In my opinion, the ultimate goal is not to compare what you have – especially the most measly of perks – to what someone a few rungs up the ladder has. I didn’t care if my walls were short and my chair was garbage, I just resented that that was the way things were tallied. A big chair and high walls meant higher pay and a lower chance of having to fill out a “permission slip” if you wanted to take a long weekend away with your wife.

Cut to five years later. After placing an order with Amazon, I was offered a year’s subscription to the magazine Fast Company. Thinking this might offer some interesting reading as I worked on my own small business and telecommuting work, I gave it a shot. The first issue arrived this week, with a cover that promised to unveil the most creative people in business. The first guy was from Apple (laying the groundwork for future absences?), not a promising sign. The following pages were filled with the folks Claude Rains summed up as “the usual suspects.” Not good. I flipped ahead a few pages, and again had the feeling that I wasn’t really reading about the most creative business minds of our time, but rather the folks most caught up in the corporate measuring contest.
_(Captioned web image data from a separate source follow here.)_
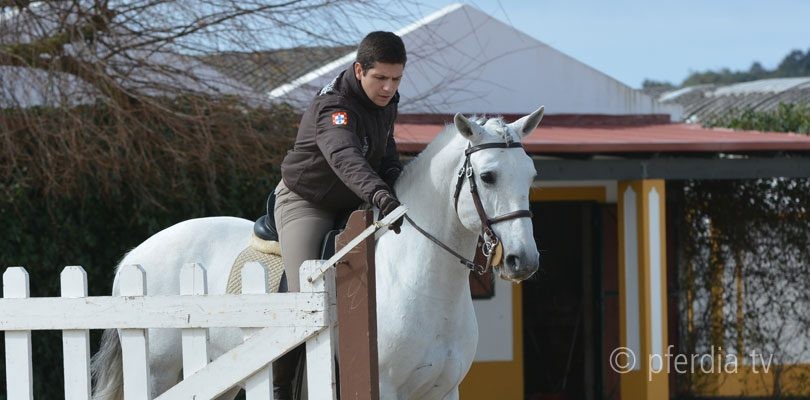 pedro-torres-working-equitation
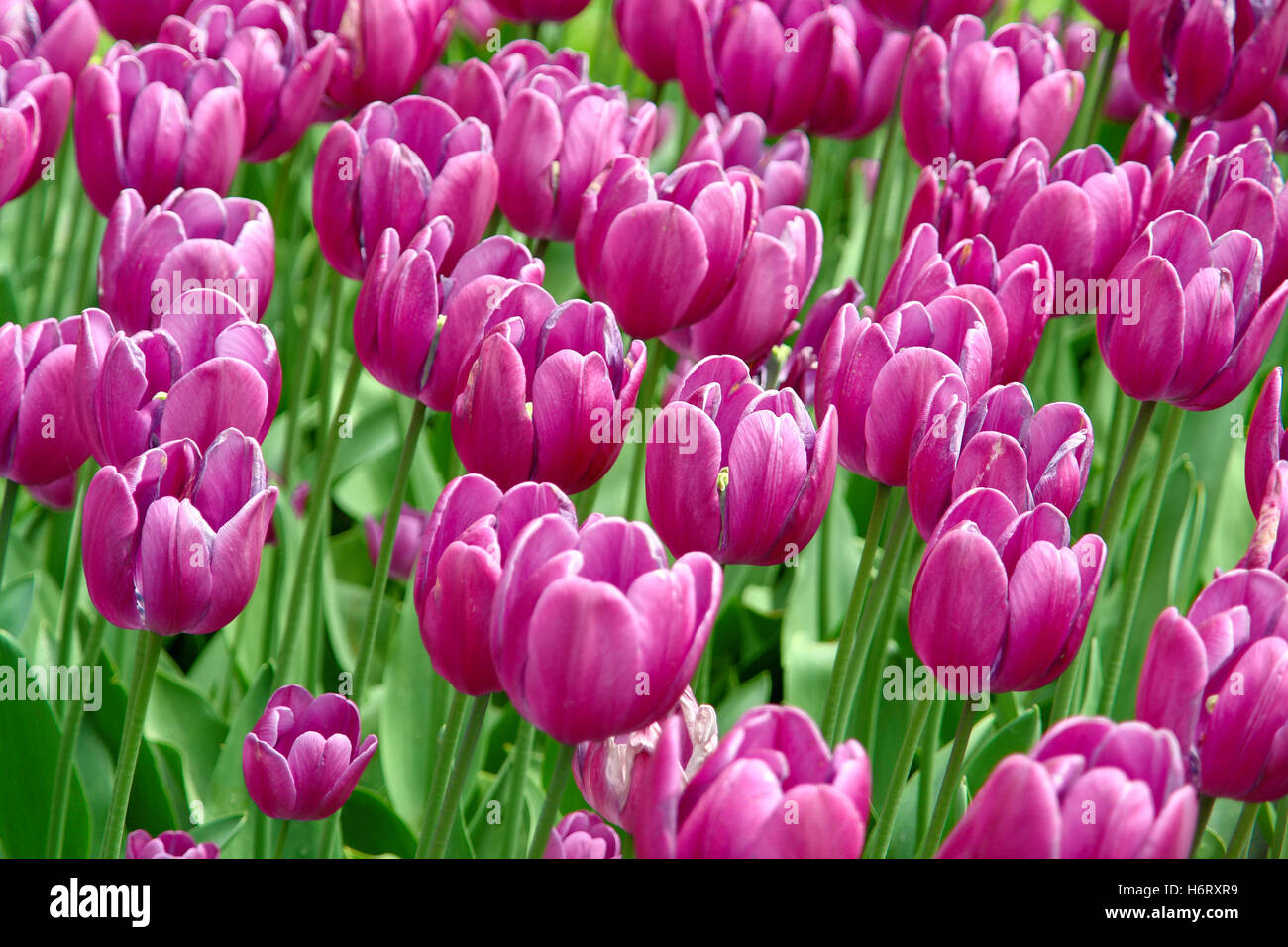 tulips plant bloom blossom flourish flourishing flower flowers summer summerly blossoms tulips bleed field of flowers - Stock Image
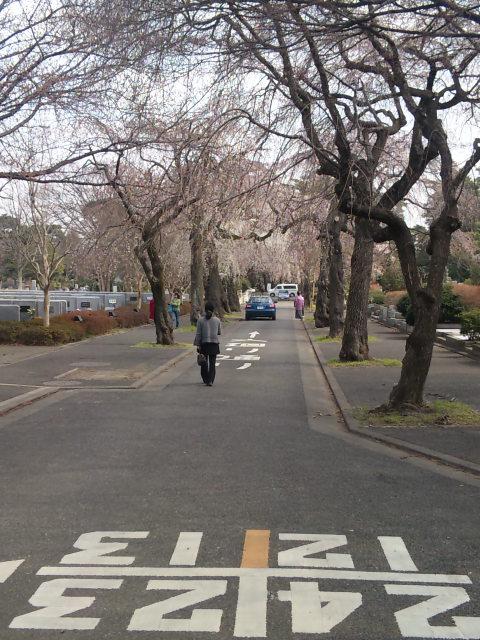 多磨霊園の枝垂れるの並木です。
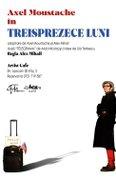 Piese de teatru din Bucuresti - Treisprezece luni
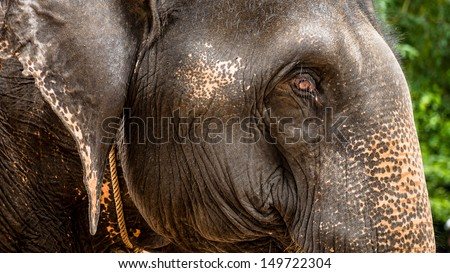 Elephant in Angkor Wat, Cambodia - stock photo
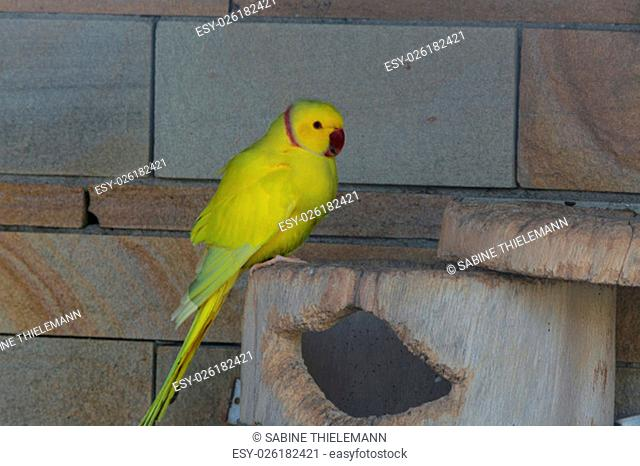 Parakeet nature Stock Photos and Images | age fotostock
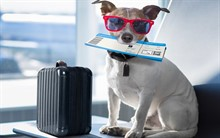 Перевозка домашних животных в самолёте
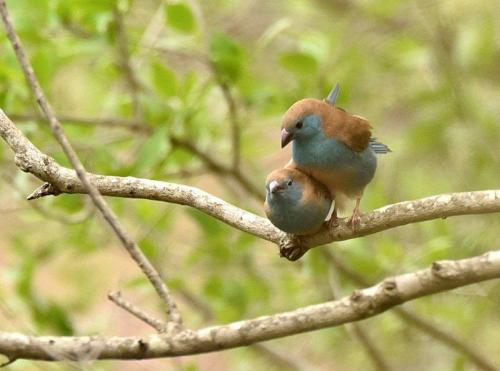 Blue Waxbills Mating Courtship 9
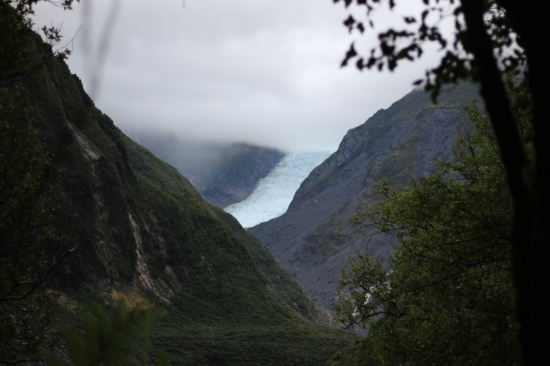 2018-02 - West Coast - Fox glacier (2)
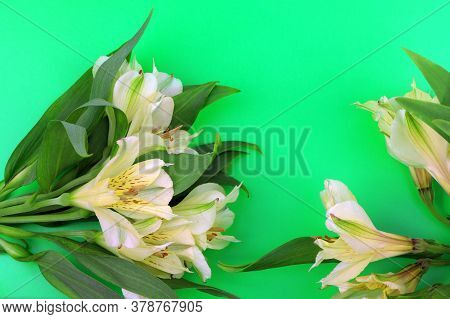 Flowers. Blooming Freesia Isolated On Green Background. House Flowers And Plants.copy Space. Place F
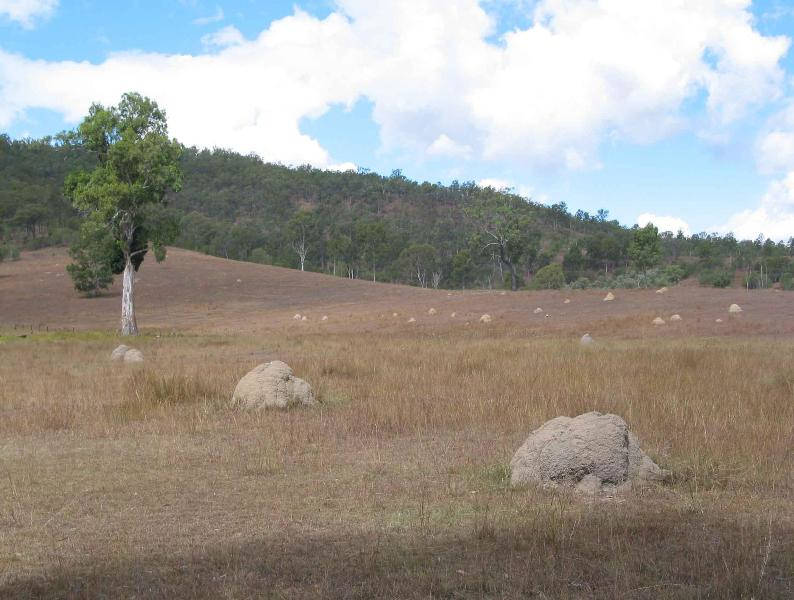 "Wide view of a hillside with trees and mounds, that identifies the termite's location, from the blog ""termite pictures""."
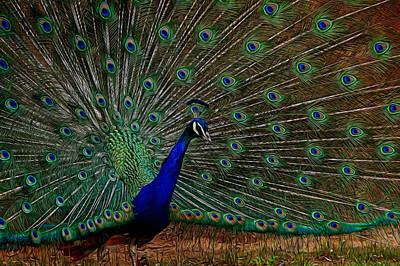 Peacock Digital Art - Peacock Strut by Ernie Echols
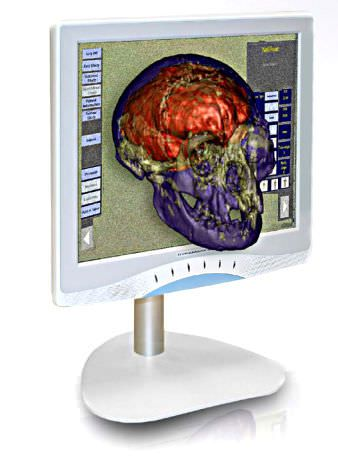 High-definition display / 3D / LCD / medical Dynamaxx Ampronix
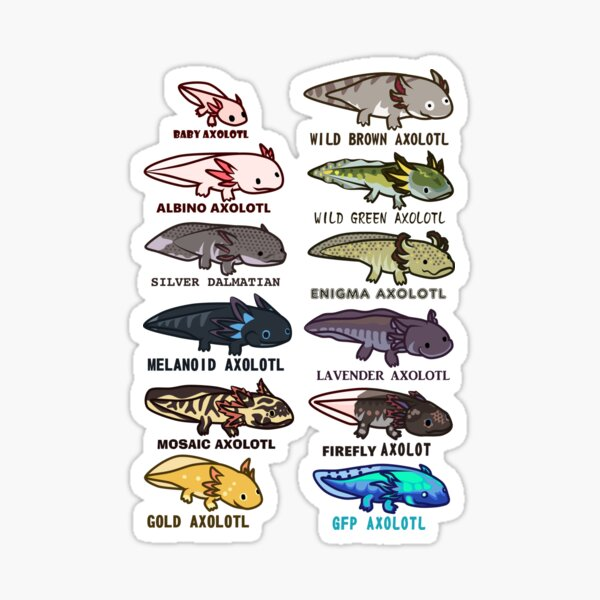 axolotl morphs and colors Sticker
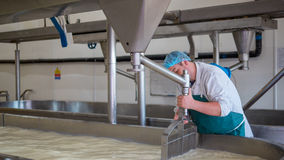 A Cheese factory employee making curd. A Cheese factory employee looking after a fresh vat of curd in a local factory stock images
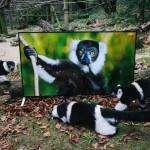 Лемуры смотрят 4К телевизор, чтобы подготовиться к жизни на воле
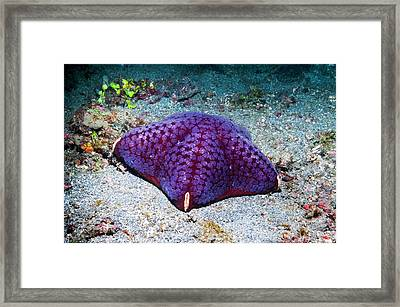 Cushion Starfish On Sea Bed Framed Print
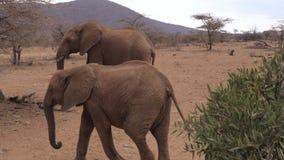 Os elefantes adultos africanos do rebanho atravessam a reserva árida de Samburu da terra de Brown video estoque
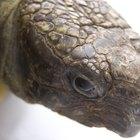 Como saber se um ovo de tartaruga é fértil ou infértil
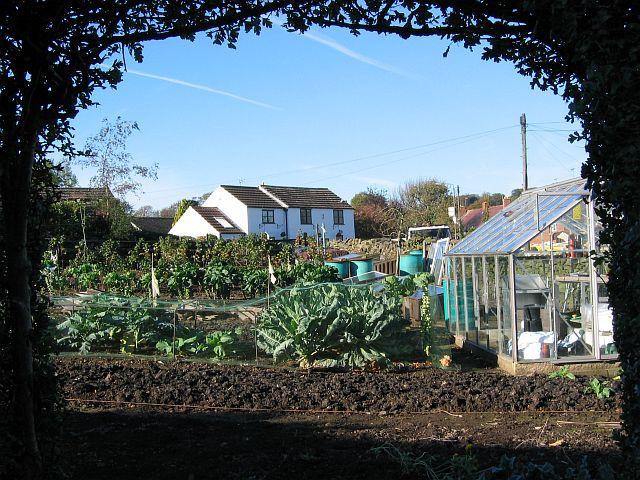 Vegetable patch, Woolley Moor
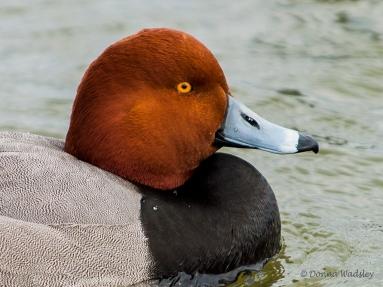 Redhead (male)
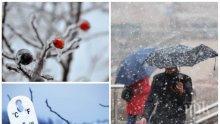СТУДОВЕТЕ СЕ ЗАВРЪЩАТ! Сняг ще засипе страната, температурите ще започнат да падат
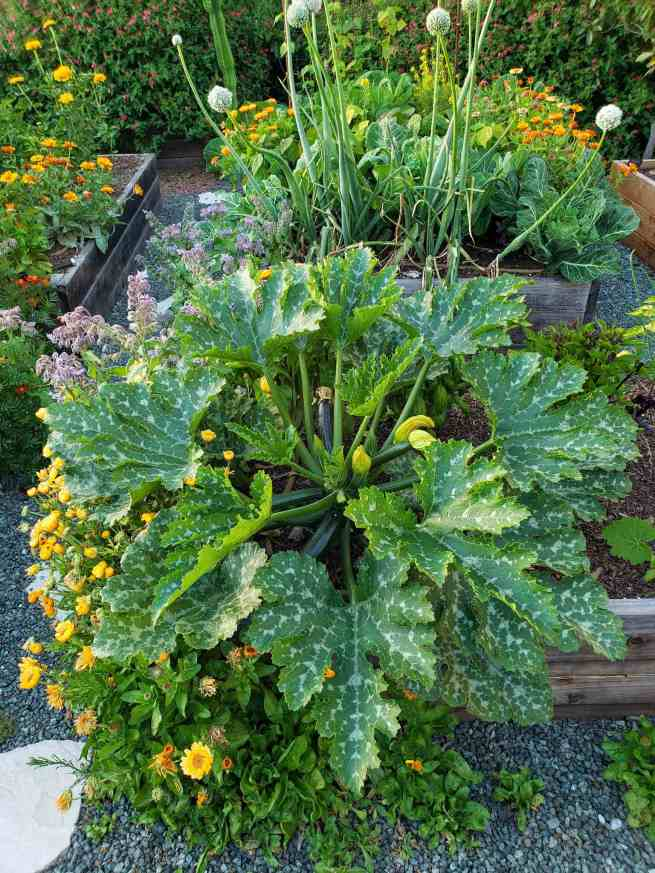 Three raised garden beds are shown overflowing with various vegetable plants and flowers. The main plant that is center stage is a zucchini variety squash plant, it is quite large and has white or gray molting on its leaves. Various squash fruit are growing, poking there flowered ends towards the sky. The other beds contain onions, basil, kale, and beans, along with marigolds, zinnia, calendula and borage.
Then came the killer. A two page spread of the greatest, the most desired, the more
enticing business perk any creative business genius could ask for. The designer desk chair.

I closed up the magazine and popped it in the recycling bin.

I make a living writing and editing. To do that, you have to sit in a chair for a fair amount of time. But here’s the thing, the ultimate goal should be freedom. Freedom to move around the country as they say. If you’re so caught up worrying about you
chair you’re sort of missing the point. Don’t all the phone company and wireless ads always show the guy working from a beach chair in Maui? That’s the goal, right? That chair probably cost 12 bucks!

It’s not about the chair people! It’s not about the chair! It’s about getting out of the chair, or better yet, working in the cheapest chair you can find. Or maybe a hammock.

Can ya feel it?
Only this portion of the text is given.